Die von ihm initiierten und durchgeführten psychochirurgischen Eingriffe sind bis heute umstritten. Manche sind deshalb der Meinung, der Nobelpreis sollte ihm aberkannt werden. Der Name Egas Moniz ist weltweit mit diesen beiden wissenschaftlichen Entwicklungen verbunden: Die zerebrale Angiografie hat neben Computertomografie und Magnetresonanztomografie auch nach mehr als 90 Jahren noch eine gewisse diagnostische Bedeutung. Demgegenüber findet die Leukotomie, das erste psychochirurgische Verfahren, heute keine Anwendung mehr. Auch wenn man nach der ersten Anwendung an 20 Patienten mit unterschiedlichen Diagnosen nicht von einem sicheren Erfolg der Intervention sprechen konnte, interessierten sich viele Länder für das Verfahren und entwickelten es weiter. In den Jahren nach 1936 wurden mehrere Tausend Patienten psychochirurgisch behandelt.

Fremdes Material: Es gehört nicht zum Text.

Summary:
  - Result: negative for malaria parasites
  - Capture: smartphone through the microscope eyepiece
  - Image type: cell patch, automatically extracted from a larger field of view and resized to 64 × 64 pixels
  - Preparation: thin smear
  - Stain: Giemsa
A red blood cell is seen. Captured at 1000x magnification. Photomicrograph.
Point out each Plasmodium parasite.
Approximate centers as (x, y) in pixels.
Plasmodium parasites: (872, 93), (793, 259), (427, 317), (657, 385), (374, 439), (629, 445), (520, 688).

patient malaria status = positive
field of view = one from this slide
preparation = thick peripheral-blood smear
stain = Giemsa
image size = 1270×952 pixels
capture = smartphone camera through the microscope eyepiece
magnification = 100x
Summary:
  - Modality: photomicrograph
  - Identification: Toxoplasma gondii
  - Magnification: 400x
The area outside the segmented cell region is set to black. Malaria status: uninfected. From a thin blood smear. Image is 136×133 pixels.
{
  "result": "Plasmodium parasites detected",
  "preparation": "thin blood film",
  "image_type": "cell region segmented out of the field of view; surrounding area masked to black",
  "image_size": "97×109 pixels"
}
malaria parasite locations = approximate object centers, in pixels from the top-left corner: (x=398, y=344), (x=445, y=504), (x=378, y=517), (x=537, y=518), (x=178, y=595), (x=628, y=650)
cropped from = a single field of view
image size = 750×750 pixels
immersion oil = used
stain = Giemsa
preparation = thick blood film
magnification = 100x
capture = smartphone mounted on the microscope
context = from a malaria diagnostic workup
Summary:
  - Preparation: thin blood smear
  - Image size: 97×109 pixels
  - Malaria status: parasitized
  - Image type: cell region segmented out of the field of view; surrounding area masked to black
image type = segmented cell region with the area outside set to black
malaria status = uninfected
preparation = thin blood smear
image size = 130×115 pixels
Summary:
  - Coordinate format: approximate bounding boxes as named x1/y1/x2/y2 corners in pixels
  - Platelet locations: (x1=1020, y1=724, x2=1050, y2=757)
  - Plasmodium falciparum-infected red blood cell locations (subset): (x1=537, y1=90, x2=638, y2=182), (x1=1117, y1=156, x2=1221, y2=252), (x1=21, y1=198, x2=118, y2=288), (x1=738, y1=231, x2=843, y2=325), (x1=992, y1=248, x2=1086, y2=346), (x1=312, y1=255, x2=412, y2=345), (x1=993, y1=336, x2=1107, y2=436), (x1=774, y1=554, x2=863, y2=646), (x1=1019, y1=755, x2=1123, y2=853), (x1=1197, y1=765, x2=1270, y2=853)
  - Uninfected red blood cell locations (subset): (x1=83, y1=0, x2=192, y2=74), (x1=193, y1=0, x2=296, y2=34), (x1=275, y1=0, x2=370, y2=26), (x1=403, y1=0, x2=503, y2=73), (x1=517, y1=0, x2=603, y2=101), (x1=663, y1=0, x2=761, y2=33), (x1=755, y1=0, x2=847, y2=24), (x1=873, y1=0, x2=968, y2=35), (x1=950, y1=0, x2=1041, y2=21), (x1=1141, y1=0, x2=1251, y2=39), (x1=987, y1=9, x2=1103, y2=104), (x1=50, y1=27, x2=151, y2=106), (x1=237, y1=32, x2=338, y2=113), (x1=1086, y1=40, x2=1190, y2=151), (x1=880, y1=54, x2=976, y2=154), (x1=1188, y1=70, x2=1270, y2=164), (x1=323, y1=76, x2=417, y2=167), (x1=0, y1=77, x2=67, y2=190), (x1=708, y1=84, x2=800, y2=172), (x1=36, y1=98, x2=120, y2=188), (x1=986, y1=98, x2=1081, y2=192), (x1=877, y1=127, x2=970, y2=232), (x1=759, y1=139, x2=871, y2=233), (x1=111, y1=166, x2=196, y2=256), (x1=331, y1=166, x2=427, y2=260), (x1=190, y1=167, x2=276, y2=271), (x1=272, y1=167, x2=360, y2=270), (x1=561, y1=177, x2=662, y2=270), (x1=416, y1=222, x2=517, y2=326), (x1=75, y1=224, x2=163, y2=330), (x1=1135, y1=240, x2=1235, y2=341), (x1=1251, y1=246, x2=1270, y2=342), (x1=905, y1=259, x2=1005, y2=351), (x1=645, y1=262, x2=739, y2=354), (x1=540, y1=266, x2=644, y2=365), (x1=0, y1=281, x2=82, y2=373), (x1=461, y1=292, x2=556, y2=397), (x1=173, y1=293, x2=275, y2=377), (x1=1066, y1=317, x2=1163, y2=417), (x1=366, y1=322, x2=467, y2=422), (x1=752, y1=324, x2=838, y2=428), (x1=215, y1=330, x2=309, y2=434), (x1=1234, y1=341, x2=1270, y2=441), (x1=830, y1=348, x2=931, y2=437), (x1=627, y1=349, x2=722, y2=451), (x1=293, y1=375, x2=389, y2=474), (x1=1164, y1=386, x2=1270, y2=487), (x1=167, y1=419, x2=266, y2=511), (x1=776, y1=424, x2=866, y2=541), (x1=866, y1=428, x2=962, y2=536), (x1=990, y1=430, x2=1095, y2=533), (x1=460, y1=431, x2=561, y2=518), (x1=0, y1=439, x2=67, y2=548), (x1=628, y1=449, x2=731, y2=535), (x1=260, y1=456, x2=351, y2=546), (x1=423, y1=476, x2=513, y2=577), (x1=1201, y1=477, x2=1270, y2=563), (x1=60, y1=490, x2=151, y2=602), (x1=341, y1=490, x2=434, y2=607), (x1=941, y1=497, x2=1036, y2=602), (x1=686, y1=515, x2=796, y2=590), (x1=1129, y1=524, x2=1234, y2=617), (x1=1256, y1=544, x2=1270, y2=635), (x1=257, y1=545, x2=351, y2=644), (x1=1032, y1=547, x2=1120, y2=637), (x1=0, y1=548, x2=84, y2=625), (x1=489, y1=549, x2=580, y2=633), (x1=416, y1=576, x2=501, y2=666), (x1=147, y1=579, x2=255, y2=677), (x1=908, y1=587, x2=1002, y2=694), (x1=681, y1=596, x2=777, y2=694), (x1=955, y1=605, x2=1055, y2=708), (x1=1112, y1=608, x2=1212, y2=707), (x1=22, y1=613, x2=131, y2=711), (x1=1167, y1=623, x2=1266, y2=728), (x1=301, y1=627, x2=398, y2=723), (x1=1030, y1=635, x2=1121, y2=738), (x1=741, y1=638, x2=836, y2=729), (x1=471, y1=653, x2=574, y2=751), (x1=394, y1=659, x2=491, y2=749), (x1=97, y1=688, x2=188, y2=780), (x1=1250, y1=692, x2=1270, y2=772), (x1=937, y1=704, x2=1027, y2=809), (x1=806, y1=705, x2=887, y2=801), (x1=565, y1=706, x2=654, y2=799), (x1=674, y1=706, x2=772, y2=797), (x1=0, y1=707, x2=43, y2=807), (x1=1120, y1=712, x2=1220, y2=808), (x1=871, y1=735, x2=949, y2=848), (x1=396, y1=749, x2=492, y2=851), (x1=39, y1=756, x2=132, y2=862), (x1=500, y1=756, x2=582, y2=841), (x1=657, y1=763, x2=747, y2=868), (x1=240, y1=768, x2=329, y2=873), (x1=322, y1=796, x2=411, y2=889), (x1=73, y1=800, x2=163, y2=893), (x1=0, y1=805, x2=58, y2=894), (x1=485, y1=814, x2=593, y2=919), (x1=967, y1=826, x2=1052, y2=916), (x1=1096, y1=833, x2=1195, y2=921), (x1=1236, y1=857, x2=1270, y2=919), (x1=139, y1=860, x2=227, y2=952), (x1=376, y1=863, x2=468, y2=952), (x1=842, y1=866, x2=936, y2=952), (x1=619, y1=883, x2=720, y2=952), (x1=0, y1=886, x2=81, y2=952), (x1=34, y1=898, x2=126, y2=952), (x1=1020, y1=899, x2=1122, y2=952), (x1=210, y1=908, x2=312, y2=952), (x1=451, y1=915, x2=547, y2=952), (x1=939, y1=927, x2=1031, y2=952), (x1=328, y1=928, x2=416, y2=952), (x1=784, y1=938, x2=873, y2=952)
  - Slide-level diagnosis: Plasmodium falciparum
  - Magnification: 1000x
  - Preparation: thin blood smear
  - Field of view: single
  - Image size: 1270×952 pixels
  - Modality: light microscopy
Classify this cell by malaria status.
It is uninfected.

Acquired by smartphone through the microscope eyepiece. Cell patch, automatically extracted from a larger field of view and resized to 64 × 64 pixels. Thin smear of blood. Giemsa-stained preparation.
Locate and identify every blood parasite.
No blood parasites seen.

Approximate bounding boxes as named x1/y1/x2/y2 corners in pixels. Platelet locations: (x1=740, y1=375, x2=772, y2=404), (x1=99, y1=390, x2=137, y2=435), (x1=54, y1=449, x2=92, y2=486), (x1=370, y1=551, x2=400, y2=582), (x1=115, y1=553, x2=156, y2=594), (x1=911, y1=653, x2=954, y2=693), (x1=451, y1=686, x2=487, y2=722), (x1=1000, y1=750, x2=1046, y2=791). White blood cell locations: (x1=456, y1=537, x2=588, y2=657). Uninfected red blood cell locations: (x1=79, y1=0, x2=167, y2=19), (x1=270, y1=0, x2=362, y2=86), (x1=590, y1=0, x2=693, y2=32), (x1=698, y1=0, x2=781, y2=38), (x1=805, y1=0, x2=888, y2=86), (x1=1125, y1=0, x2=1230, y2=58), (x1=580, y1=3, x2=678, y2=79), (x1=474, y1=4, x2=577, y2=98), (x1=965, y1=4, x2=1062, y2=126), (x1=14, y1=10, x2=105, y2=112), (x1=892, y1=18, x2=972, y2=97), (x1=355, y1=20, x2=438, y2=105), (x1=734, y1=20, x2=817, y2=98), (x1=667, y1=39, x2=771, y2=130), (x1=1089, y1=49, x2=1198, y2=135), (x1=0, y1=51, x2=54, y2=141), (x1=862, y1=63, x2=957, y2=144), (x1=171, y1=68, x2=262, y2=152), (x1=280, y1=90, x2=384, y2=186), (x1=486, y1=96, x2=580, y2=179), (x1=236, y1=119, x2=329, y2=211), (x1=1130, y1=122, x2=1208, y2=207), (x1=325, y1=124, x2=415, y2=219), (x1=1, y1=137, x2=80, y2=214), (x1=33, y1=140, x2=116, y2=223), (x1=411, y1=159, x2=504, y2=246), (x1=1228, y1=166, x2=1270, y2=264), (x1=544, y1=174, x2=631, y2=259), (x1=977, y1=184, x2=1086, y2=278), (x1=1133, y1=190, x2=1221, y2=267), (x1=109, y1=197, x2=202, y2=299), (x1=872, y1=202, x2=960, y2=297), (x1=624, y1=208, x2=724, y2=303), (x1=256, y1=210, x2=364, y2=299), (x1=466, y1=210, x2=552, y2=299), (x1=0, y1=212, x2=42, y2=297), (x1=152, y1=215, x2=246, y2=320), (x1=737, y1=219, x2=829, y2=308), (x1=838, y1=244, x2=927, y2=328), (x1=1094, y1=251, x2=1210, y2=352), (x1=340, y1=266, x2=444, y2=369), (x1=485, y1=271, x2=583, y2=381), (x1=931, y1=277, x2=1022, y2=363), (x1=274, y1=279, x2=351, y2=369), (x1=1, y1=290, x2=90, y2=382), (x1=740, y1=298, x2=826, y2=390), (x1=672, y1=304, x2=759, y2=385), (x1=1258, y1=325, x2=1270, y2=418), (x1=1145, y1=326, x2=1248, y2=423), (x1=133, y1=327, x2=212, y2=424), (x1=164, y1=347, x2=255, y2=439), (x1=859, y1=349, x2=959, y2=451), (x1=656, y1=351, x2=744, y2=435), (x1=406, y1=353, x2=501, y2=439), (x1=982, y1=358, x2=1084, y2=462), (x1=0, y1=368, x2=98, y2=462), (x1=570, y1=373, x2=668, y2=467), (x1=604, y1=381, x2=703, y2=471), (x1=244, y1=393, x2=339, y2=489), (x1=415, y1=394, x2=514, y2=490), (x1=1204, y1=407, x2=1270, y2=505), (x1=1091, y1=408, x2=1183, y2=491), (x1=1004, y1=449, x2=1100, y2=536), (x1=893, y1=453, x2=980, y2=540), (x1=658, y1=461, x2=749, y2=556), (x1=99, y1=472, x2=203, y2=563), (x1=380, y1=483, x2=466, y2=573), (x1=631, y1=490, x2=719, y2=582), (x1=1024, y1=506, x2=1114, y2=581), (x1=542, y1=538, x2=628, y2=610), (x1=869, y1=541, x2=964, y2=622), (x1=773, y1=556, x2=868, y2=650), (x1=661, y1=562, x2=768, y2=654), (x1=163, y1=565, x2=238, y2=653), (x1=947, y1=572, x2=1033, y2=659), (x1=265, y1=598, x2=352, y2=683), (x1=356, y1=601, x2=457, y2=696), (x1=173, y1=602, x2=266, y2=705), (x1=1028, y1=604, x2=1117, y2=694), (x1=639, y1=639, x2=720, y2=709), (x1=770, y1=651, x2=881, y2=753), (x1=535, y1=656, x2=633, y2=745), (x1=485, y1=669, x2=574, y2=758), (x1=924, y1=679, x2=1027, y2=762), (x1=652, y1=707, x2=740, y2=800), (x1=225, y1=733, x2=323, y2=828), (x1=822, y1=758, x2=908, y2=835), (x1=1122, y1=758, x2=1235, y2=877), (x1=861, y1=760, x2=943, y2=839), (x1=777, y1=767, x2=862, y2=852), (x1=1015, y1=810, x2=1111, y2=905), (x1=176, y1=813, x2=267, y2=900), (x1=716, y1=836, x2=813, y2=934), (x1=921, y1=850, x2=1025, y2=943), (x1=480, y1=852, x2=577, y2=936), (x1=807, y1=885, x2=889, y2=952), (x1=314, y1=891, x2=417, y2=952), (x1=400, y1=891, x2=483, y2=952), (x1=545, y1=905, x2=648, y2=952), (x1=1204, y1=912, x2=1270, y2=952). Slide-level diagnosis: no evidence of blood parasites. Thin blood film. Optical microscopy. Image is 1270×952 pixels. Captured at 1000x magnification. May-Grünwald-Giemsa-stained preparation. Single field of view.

Studium der Medizin in Coimbra

António Egas Moniz wurde 1874 als drittes von vier Kindern in Avanca geboren, einem kleinen Ort im Norden Portugals. Die Familie hatte Gutsbesitz und zwei große Häuser. Dennoch kämpfte sie immer wieder mit finanziellen Schwierigkeiten. Um sie zu begleichen, brach der Vater 1887 nach Mosambik auf, damals portugiesische Kolonie, wo er drei Jahre später starb. Auch die drei Geschwister starben früh, der älteste Bruder ebenfalls in Afrika. Ab dem fünften Lebensjahr wuchs Moniz bei seinem Onkel auf, der im Nachbarort Abt war. In seinen Erinnerungen „A nossa casa“ (1950) schrieb er: „Ich bin sicher, daß (sic!) seine Ermahnungen meine Geisteshaltung tief geprägt haben (…) und daran mitwirkten, die Erfolge, die ich im Leben hatte, zu erreichen (...).“ Nach Abschluss der Schule studierte Moniz ab 1891 in Coimbra Medizin. Portugal war seit 1834 konstitutionelle Monarchie und hatte in den 90er-Jahren des 19. Jahrhunderts zunehmende Schwierigkeiten, den Staatshaushalt aufrechtzuerhalten. Verschiedene Gruppen protestierten gegen die Monarchie und Moniz verfasste politische Pamphlete. Dabei gehörte er zu den moderaten Anhängern der Republik. Mit 25 Jahren schloss er das Studium ab. Seine Dissertation „Das Sexualleben – Physiologie“ und die Habilitationsschrift „Das Sexualleben – Pathologie“ erschienen bis 1933 in 19 Auflagen. Moniz’ Biograf Joao Lobo Antunes nannte das Thema „revolutionär“ und „gewagt“ (2000). Der Verkauf wurde offiziell verboten, doch Moniz habe durchsetzen können, dass das Buch auf „Rezept“ verschrieben werden durfte. 1901 heiratete Moniz Dona Elvira de Macedo Diaz. Die Ehe blieb kinderlos. Ab dem folgenden Jahr lehrte er an der Universität Coimbra Anatomie, Histologie und Allgemeine Pathologie. In Bordeaux und Paris bildete er sich in Neurologie weiter. Hier gelangte er zur Überzeugung, dass Geisteskrankheiten organisch bedingt seien, eine wesentliche Voraussetzung für seine spätere operative Behandlungsmethode. In Paris arbeitete Moniz mit dem Radiologen Jean-Athanase Sicard zusammen, der ihn später anregte, seine Forschungen zur zerebralen Arteriografie zu beginnen.

Moniz’ politische Seite

Seit 1900 war Moniz Mitglied des portugiesischen Parlaments. Im Zusammenhang mit Umsturzversuchen gegen den Diktator Joao Franco wurde er 1908 inhaftiert, kehrte aber kurz danach wieder ins Parlament zurück. 1910 wurde Portugal Republik, und Moniz wurde Professor für Neurologie an der Universität Lissabon. Unter der Präsidentschaft von Sidonio Pais war er Abgeordneter der National-Republikanischen Partei. 1918 vertrat er Portugal als Botschafter in Spanien, 1918–19 war er Außenminister. Bei den Friedensverhandlungen von Versailles 1919 leitete er die portugiesische Delegation. Im gleichen Jahr fiel Pais einem Attentat zum Opfer. Von der nachfolgenden Regierung wurde Moniz aus seinem Amt entlassen. Darauf trat er als Außenminister zurück und widmete sich nun ganz der Medizin.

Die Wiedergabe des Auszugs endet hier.